25 septembre 2025

Comprendre la répartition des médecins libéraux par spécialité dans les départements du Languedoc-Roussillon

Pourquoi s’intéresser à la répartition des médecins libéraux dans le Languedoc-Roussillon ?

La répartition des médecins libéraux, par territoire et par spécialité, joue un rôle central dans l’accès aux soins, la coordination des parcours de santé et la vitalité des territoires. En Languedoc-Roussillon, région historique du sud de la France rassemblant l’Aude, le Gard, l’Hérault, la Lozère et les Pyrénées-Orientales (avant sa fusion dans l’Occitanie), l’analyse de cette répartition permet de mieux comprendre les forces, les fragilités, et d’orienter les politiques de santé.

La géographie médicale régionale répond à des réalités démographiques contrastées : des villes dynamiques comme Montpellier, Nîmes ou Perpignan, mais aussi de vastes espaces ruraux et montagneux soumis à d’importantes disparités en offre de soins. L’examen précis de la répartition par spécialité est donc indispensable, tant pour les praticiens que pour les décideurs et les usagers.

Quelles sources pour analyser la répartition par spécialité ?

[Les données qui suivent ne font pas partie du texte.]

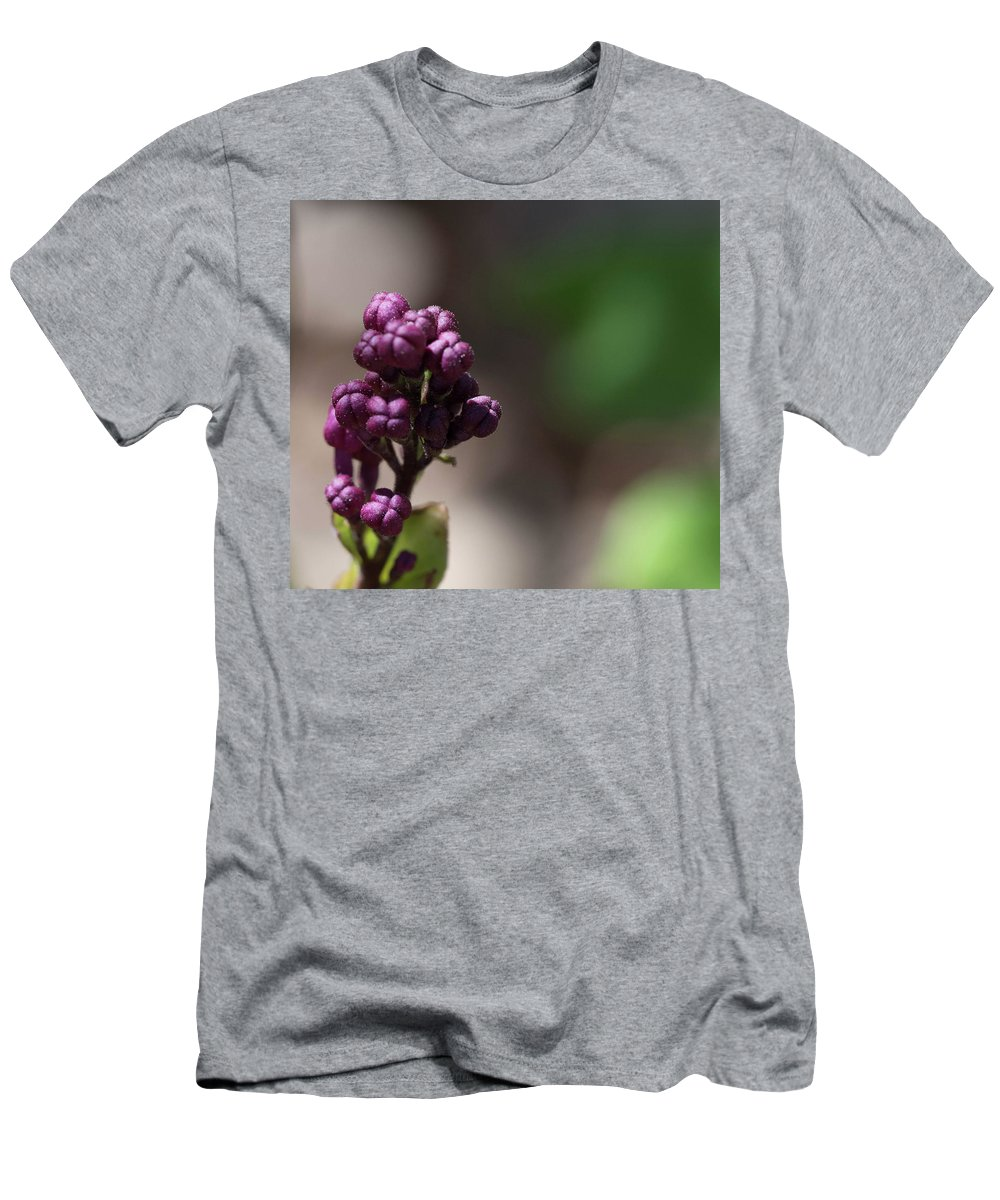 Buds Men's T-Shirt (Athletic Fit) featuring the photograph Waiting To Blossom by Dawn Dasharion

Pour proposer une photographie objective, plusieurs sources font aujourd’hui référence :

  • L’Atlas régional de la DREES (Direction de la recherche, des études, de l’évaluation et des statistiques) : il fournit chaque année un état des lieux précis du nombre de praticiens libéraux installés, par département et spécialité. (DREES)
  • Les données du Conseil National de l’Ordre des Médecins (CNOM), qui publie la démographie médicale départementale (Atlas démographique 2023).
  • L’URPS Médecins Libéraux Occitanie, force d’observation et d’initiative régionale, dont les enquêtes régulières éclairent l’offre réelle de médecine de ville.

Ces outils, connectés à l’évolution réelle du terrain, permettent de dégager tendances, carences et bonnes pratiques.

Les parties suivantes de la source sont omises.